Sunday, December 30, 2007

Advice on Buying Art


Alan Bamberger writes an article on art collecting that offers a very reasoned and lucid set of questions that prospective collectors should ask themselves when buying art. Bamberger is a San Francisco based art consultant whose website offers lots of good counsel and common sense for both artists and collectors.

Having said that, I would point out that using Bamberger's advice a collector of the 1890s would have been wise to ignore Vincent Van Gogh, who was an unknown artist, working in an idiosyncratic style, had been largely self-taught and who was recommended by almost no one. And similarly, we would judge based on Bamberger's advice that Damiem Hirst is "it," being the highest paid, living artist in the history of mankind. But Hirst is not it. He is the art version of a junk bond.

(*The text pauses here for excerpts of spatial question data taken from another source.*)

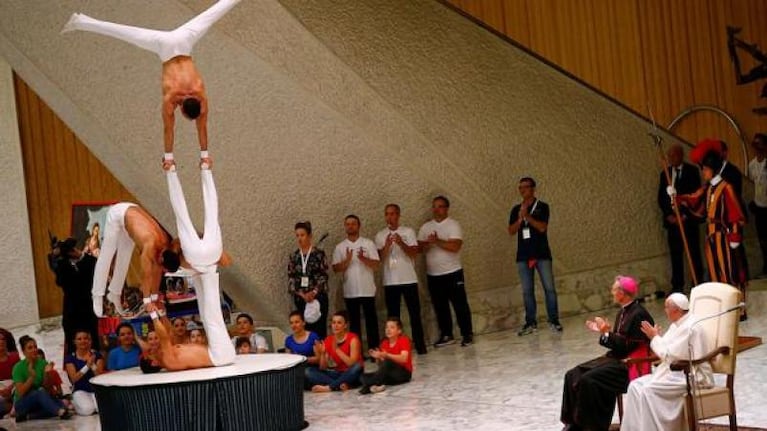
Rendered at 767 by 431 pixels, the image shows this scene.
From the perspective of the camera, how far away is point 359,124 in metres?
11.0

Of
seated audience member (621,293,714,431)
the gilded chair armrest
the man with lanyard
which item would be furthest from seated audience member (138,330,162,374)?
the man with lanyard

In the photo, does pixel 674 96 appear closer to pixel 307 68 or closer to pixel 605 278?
pixel 605 278

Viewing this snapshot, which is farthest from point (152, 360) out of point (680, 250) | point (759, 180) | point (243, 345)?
point (759, 180)

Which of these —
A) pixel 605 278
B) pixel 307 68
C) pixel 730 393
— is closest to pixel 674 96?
pixel 605 278

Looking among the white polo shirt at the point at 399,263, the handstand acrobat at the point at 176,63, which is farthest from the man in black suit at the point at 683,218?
the handstand acrobat at the point at 176,63

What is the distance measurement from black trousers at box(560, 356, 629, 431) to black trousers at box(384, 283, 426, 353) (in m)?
4.39

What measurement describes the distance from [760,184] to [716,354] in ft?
21.8

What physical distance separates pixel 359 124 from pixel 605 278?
11.7 feet

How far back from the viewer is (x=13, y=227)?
14.7m

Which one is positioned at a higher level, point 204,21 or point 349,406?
point 204,21

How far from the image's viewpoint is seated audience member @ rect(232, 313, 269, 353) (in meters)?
10.0

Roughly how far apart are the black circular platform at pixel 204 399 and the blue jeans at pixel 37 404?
1885mm

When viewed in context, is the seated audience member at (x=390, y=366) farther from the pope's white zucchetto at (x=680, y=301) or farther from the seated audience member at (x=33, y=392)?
the pope's white zucchetto at (x=680, y=301)

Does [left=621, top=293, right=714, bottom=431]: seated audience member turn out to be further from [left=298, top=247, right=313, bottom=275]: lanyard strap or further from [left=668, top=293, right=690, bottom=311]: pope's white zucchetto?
[left=298, top=247, right=313, bottom=275]: lanyard strap
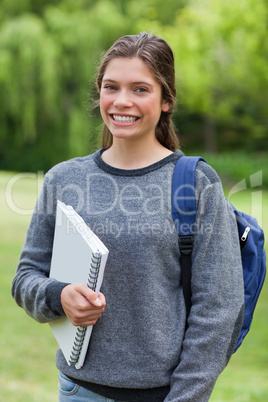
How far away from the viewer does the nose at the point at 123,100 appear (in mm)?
1498

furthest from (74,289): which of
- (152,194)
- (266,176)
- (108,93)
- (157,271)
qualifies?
(266,176)

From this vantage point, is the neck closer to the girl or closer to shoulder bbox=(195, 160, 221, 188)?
the girl

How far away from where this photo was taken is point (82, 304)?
4.53 feet

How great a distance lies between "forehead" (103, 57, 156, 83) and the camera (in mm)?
1508

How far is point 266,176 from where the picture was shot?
18828 mm

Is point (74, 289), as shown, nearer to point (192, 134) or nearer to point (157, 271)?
point (157, 271)

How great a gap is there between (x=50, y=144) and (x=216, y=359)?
17121 millimetres

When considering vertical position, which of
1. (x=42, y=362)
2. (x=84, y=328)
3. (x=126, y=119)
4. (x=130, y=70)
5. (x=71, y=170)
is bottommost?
(x=42, y=362)

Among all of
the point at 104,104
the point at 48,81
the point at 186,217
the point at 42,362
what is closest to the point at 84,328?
the point at 186,217

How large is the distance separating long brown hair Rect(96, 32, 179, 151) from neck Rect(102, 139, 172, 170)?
7cm

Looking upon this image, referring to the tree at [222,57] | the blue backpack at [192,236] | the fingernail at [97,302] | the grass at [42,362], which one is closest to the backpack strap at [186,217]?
the blue backpack at [192,236]

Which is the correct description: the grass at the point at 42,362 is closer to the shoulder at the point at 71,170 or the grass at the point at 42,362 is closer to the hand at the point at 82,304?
the shoulder at the point at 71,170

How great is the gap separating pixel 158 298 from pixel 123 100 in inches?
20.9

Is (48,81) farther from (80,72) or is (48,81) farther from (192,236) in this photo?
(192,236)
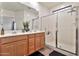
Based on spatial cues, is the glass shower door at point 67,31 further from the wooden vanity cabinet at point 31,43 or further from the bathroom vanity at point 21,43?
the wooden vanity cabinet at point 31,43

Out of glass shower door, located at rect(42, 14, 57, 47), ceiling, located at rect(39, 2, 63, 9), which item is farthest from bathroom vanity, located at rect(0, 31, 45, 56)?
ceiling, located at rect(39, 2, 63, 9)

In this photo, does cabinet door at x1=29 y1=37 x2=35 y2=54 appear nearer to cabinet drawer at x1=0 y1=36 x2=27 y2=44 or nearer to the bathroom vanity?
the bathroom vanity

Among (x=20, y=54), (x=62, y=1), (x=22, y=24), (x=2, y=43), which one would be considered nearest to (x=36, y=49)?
(x=20, y=54)

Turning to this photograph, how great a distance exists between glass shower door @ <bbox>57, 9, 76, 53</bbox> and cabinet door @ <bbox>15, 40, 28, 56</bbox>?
825mm

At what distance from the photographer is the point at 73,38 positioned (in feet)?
8.12

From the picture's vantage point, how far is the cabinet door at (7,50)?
194 centimetres

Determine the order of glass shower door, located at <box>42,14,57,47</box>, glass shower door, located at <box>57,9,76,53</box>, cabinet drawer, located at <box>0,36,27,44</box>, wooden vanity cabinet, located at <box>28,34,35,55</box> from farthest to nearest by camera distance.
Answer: glass shower door, located at <box>42,14,57,47</box>
wooden vanity cabinet, located at <box>28,34,35,55</box>
glass shower door, located at <box>57,9,76,53</box>
cabinet drawer, located at <box>0,36,27,44</box>

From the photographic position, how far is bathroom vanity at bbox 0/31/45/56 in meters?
1.97

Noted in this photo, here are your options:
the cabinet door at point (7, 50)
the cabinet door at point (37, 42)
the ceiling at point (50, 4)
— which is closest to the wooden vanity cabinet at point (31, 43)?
the cabinet door at point (37, 42)

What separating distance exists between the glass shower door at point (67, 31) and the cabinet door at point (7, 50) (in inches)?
44.8

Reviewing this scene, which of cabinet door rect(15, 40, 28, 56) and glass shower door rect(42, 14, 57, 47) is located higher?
glass shower door rect(42, 14, 57, 47)

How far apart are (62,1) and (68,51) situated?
109cm

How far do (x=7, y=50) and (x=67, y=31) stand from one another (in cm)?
137

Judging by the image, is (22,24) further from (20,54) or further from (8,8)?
(20,54)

Bamberger is giving first rate advice in his piece. But the missing element is taste, intelligence, sensibility, having good hunches, having a great eye ... is all tied up with some kind of je ne sais quoi logic that combines various felicitous abilities. Buying really fine quality art involves one in an intellectual quest for which no amount of advice from the status quo can help. It's a little like getting married. Your relatives can all weigh in with their two cents, but it's your heart.

Knowing how to see the kind of powerful visual idea that will be tomorrow's acclaimed masterpiece means being in the right place at the right time (for buying a Van Gogh in 1890 it would have meant being in France and being friendly with Theo Van Gogh) and having a strong inner sense of what constitutes both beauty and meaning.

However, this is not a bad outcome. We were meant to wonder about these things and to search for them.

Otherwise, I'd say heed Bamberger's advice. Buy things you love. Make certain of their pedigree with as much information as you can get. But if you want to buy truly great art, the kind that is "boldly going where no one has gone before," you have to step outside the comfort zone of the status quo and go with your gut. And your luck!

[The painting that illustrates this post is by Ignacio Iturria, contemporary Uraguayan painter.]